GOAL OF THE EXERCISE | Copy every entry exactly as it reads and exclude whatever pictures appear.

(Beginning of GIVEN ENTRIES)

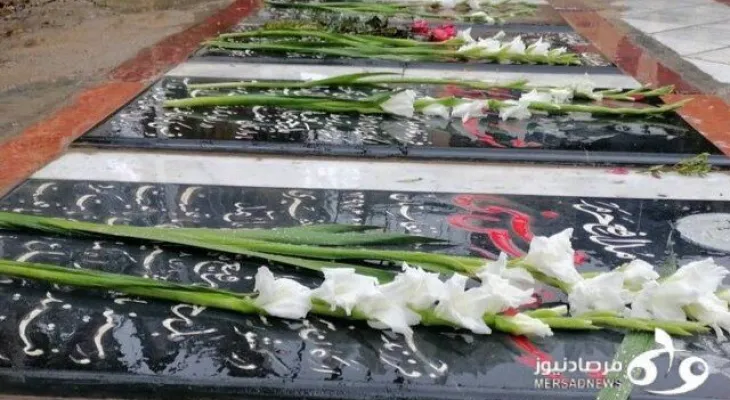 یادوارههای شهدا فرصتی برای تجدید میثاق با شهیدان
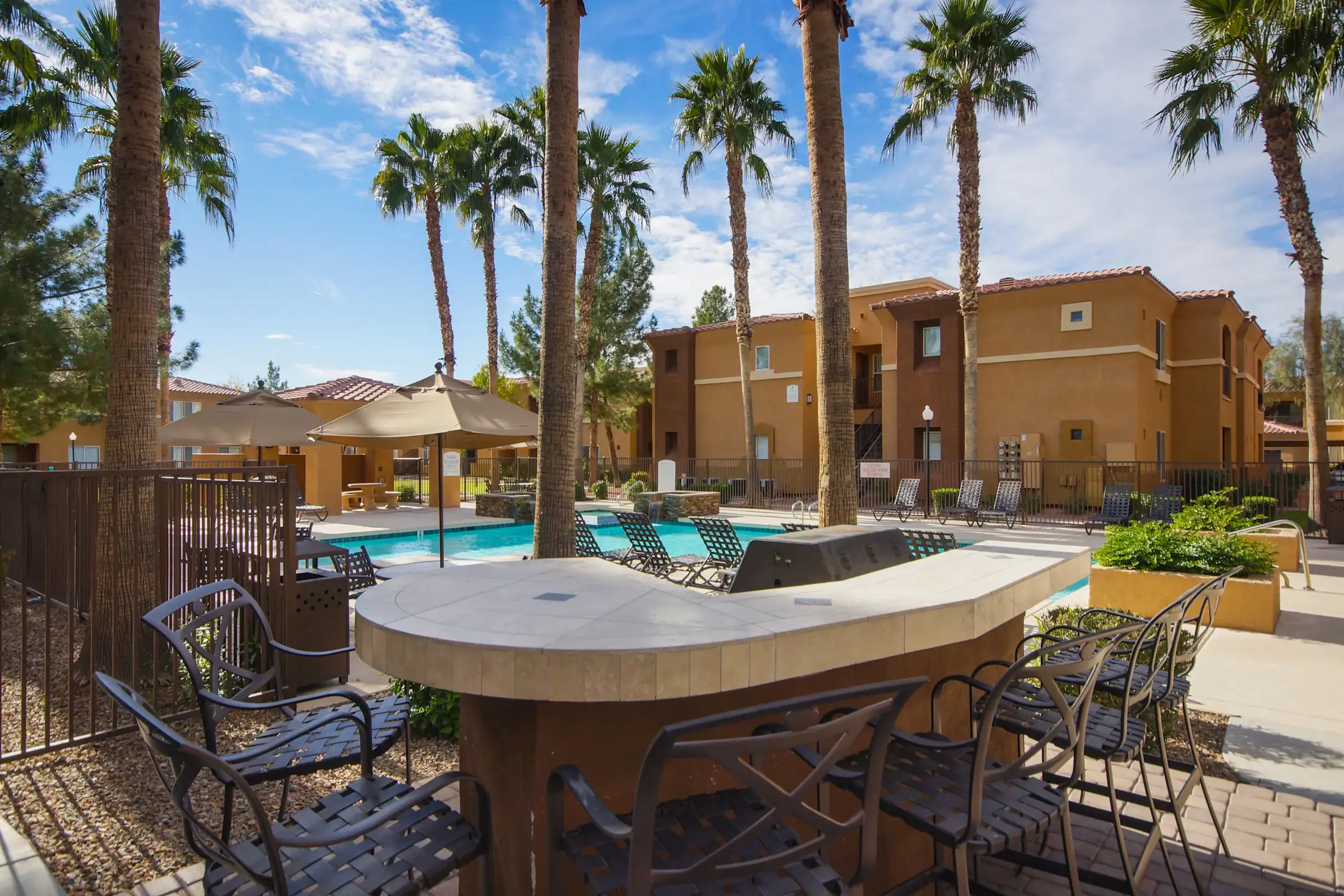 Desert Harbor Apartment Homes Apartments Peoria, AZ 85381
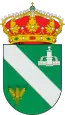 Blason de Rielves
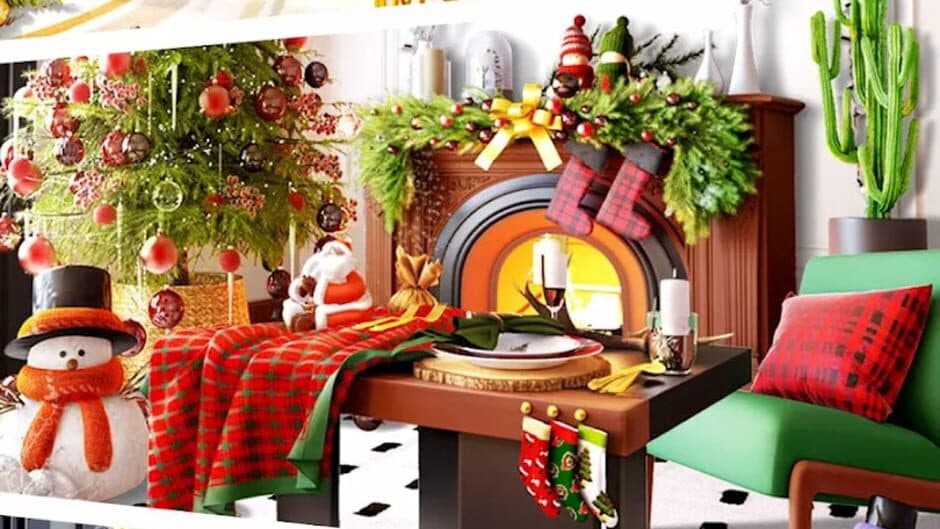 Blossom Sort screenshot 3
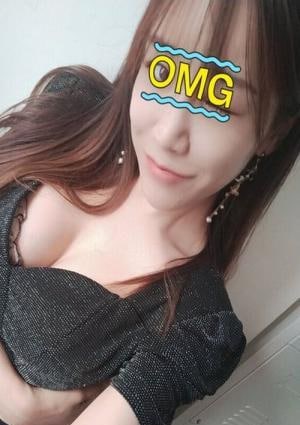南の画像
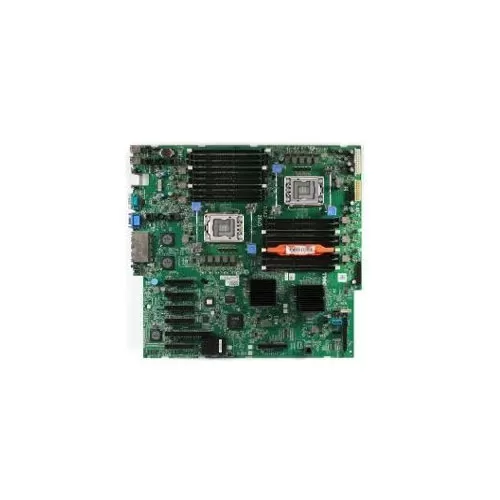 Dell motherboard for Dell poweredge T710 server 49JT9 Dell motherboard for Dell poweredge T710 server 49JT9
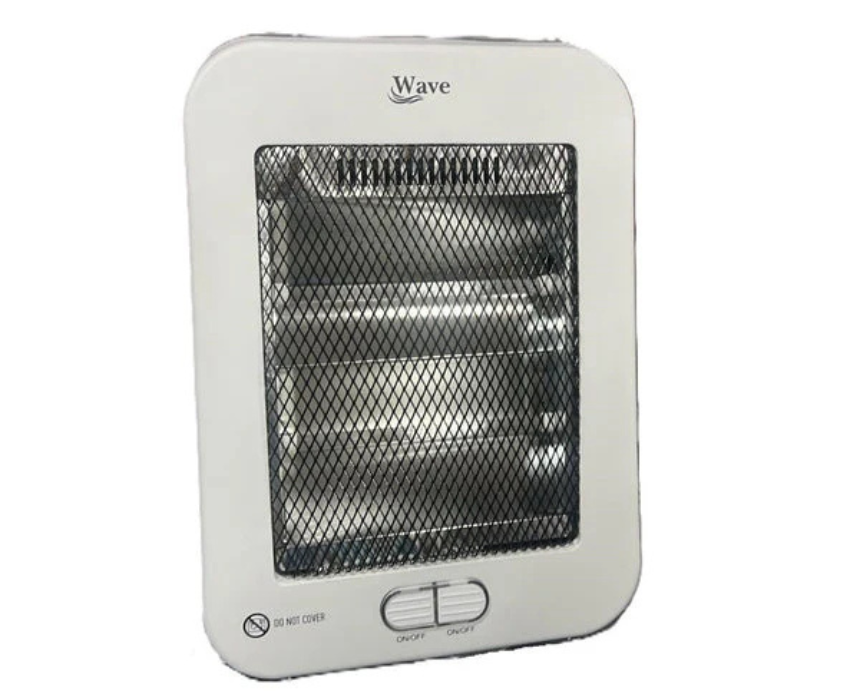 Untitled design (2) Wave NSB-80G Quartz Heater - Image 1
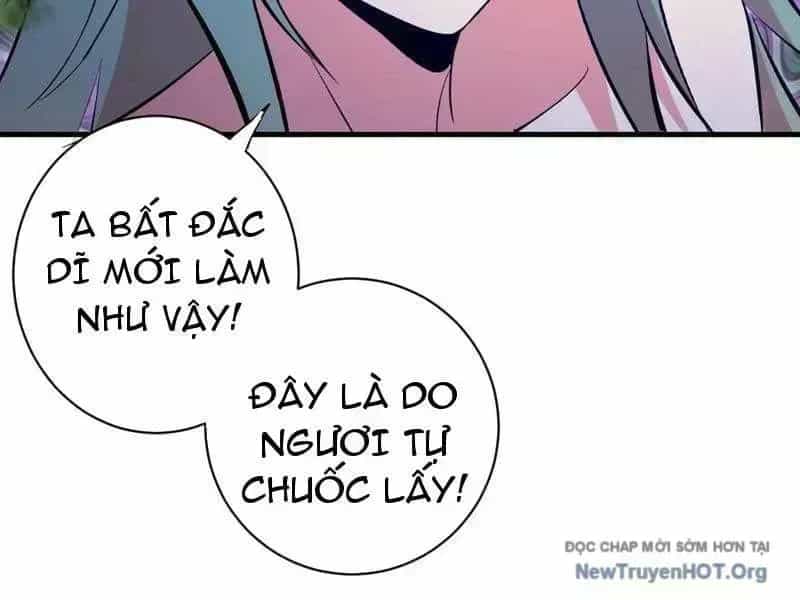 Ta Dựa Vào Hậu Cung Chinh Phục Thế Giới - Chương 72.9 - ảnh 82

(End of GIVEN ENTRIES)

OUTPUT OF THE TASK |
 یادوارههای شهدا فرصتی برای تجدید میثاق با شهیدان
 Desert Harbor Apartment Homes Apartments Peoria, AZ 85381
 Blason de Rielves
 Blossom Sort screenshot 3
南の画像
 Dell motherboard for Dell poweredge T710 server 49JT9 Dell motherboard for Dell poweredge T710 server 49JT9
 Untitled design (2) Wave NSB-80G Quartz Heater - Image 1
 Ta Dựa Vào Hậu Cung Chinh Phục Thế Giới - Chương 72.9 - ảnh 82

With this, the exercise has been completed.